L’impoverimento rappresenta un vero campanello d’allarme, dal momento che, tra stipendi bassi e stagnanti e il caro vita, la situazione non è destinata a migliorare. Perdita del lavoro, motivi di salute e shock relazionali sono tra le cause che possono produrlo. E a farne principalmente le spese sono sempre gli stessi gruppi sociali: i giovani, che rischiano di essere precari nel lavoro e nella vita, e le donne, che pagano lo scotto tanto di scarse politiche di conciliazione, quanto di bassi stipendi), con i relativi effetti sugli equilibri familiari, anche interni. Si aggiunga il paradosso che tra gli impoveriti, il 40% ha almeno un figlio a carico. Avere figli è, dunque, la prima causa di povertà in un Paese che vive un inverno demografico, che, se prosegue, ci condannerà al declino. Con tutte le conseguenze per la sostenibilità del nostro sistema di welfare, presente e futuro.

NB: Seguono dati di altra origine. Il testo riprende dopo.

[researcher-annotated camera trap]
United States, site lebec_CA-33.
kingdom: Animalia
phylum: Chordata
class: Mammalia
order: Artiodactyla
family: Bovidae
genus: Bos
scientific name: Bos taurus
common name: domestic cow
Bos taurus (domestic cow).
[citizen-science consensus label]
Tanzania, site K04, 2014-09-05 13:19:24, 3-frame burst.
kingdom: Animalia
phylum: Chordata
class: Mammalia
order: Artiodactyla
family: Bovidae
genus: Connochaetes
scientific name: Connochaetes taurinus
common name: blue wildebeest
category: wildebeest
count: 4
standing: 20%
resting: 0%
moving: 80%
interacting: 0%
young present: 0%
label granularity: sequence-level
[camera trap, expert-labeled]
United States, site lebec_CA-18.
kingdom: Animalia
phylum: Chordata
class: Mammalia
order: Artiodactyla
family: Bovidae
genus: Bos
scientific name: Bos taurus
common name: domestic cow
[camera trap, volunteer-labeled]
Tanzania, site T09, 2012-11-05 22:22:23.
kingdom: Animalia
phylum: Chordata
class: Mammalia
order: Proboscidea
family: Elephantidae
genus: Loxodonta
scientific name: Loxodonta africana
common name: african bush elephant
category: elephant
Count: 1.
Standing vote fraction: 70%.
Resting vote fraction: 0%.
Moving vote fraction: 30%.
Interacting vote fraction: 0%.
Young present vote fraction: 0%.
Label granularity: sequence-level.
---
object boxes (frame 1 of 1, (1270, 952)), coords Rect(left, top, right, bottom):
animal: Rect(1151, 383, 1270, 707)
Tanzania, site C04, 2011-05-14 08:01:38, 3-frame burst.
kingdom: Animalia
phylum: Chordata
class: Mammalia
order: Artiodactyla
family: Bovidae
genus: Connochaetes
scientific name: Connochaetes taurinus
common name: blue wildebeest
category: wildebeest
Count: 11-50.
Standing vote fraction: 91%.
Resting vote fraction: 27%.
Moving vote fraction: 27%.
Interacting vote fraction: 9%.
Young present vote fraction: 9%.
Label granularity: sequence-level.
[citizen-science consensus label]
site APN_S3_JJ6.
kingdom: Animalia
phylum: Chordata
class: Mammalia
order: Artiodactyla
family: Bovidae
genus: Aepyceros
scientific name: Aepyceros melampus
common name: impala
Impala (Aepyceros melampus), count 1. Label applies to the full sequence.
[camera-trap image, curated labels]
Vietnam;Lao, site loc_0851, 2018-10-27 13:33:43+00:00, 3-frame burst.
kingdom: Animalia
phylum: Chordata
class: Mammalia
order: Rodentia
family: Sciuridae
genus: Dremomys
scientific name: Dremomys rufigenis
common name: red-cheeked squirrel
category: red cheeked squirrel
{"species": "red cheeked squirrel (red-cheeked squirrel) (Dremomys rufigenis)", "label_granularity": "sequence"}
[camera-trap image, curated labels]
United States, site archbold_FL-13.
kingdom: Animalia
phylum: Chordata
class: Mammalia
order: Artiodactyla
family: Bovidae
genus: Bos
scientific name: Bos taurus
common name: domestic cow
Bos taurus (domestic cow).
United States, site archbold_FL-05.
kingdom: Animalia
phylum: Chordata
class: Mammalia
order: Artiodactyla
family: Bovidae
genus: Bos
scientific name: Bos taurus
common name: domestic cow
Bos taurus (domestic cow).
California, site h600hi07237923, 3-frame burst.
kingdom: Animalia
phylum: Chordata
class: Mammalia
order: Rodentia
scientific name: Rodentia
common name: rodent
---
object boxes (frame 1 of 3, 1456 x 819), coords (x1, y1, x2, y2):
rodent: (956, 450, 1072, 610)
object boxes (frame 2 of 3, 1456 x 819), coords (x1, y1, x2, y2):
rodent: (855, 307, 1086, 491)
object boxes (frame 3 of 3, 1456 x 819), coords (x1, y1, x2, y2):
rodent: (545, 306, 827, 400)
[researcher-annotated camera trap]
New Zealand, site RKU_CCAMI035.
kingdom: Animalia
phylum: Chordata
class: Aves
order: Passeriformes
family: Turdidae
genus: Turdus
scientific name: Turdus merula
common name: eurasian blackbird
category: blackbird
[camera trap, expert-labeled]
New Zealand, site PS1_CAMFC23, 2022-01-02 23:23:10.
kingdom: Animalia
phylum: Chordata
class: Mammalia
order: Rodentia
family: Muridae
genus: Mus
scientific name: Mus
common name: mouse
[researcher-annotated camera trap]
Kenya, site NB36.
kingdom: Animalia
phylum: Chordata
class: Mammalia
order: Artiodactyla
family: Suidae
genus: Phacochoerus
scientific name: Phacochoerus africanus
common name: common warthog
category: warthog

Grazie a questa indagine abbiamo oggi una visione più chiara delle famiglie italiane e del nostro Paese. Se questo lavoro mette a fuoco che nessuno è al riparo dalla crisi, perché il combinato disposto di decremento o stagnazione dei redditi e aumento del costo della vita colpisce le tasche di molti, come ACLI riteniamo sia proprio questo il momento di contrastare quell’erosione della fiducia nel futuro, che rischia di colpire le famiglie, i giovani, gli stessi anziani, creando anche ripercussioni sulla nostra democrazia perché la sfiducia, lo sappiamo, genera disaffezione alla partecipazione. E lo strumento conoscitivo dell’Osservatorio risulta prezioso per aiutarci ad evidenziare le principali necessità.